When Chon was a postdoctoral researcher at the Massachusetts Institute of Technology, existing methods could not separate the sympathetic nervous system (which controls the fight-or-flight response) from the parasympathetic nervous system (which controls everyday processes like digestion and bringing the body back to a resting state).
"These work in parallel," Chon says. "But you need to separate out sympathetic and parasympathetic because pain, for example, invokes the sympathetic system. So, you use that to better quantify the amount of pain you're feeling."
Given this challenge, researchers had begun to investigate the potential of EDA sensors, which use signals from the skin to quantify activity in the sympathetic nervous system.
"It makes sense because human skin is only innervated by the sympathetic nerves," Chon says.
"That's the beauty of it. You can measure these things anywhere in the skin with sweat pores and it's basically measuring your sympathetic response."
The EDA device consists of a small circuit and a series of electrodes that can measure sympathetic system activity in real time.
Chon and his team developed an algorithm that could better characterize this response using a technique of time-varying spectral analysis of raw EDA (TVSymp). TVSymp produced more consistent and accurate responses compared to the traditional way of interpreting EDA data.
This technology has been patented through UConn Technology Commercialization Services. Chon holds two patents with the US Patent and Trademark Office and has filed two other provisional patents related to this technology.
Previously, Chon worked with I-Ping Chen, associate professor of endodontics at UConn Health, to miniaturize his sensors to gauge patient pain during root canals.
The sensors not only provide surgeons with a more accurate measurement of patient pain than patients self-reporting, but they also help overcome communication challenges for young children, patients with disabilities, and patients with language barriers.
Chon's current project follows his finding that, using his algorithm, the sensors could also predict seizures. In a study using rats exposed to HBO2, the sensors detected a seizure on average two minutes before either the EEG measurement or an expert viewing a video of the rat.
Those few minutes can make a huge difference for divers and submariners, as they could allow someone to be warned and return safely to the surface before the seizure starts.
"One minute is certainly a significant time in advance to warn them," Chon says. "That's something we're very excited about, and the Navy's very excited about."

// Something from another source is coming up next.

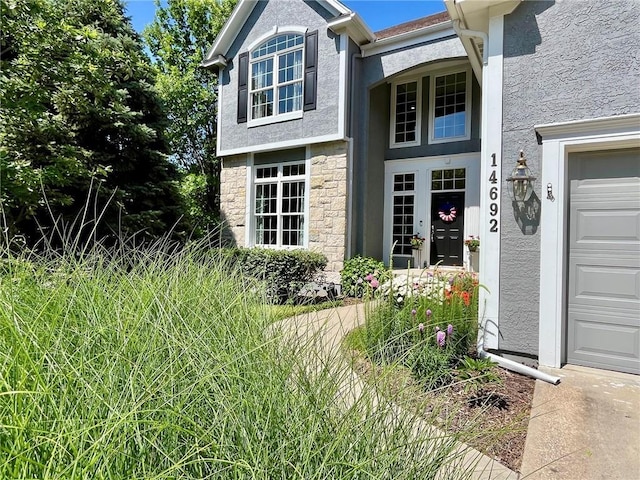14692 S Garnett St, Olathe, KS 66062 - view of exterior entry with stucco siding and stone siding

Other potential applications for this widely adaptable platform technology include socks to detect neuropathy (damage to peripheral nerves) in patients with diabetes or cancer-induced neuropathy. This application could be linked to patients' smartphones and provide an early warning, allowing them to seek treatment before they potentially lose their foot.
"There are a lot of applications because the sympathetic, as well as parasympathetic, nervous systems are implicated in many types of diseases," Chon says. "There's a host of problems you could go after."
The Department of Biomedical Engineering is a shared department with the UConn School of Dental Medicine, School of Medicine, and School of Engineering.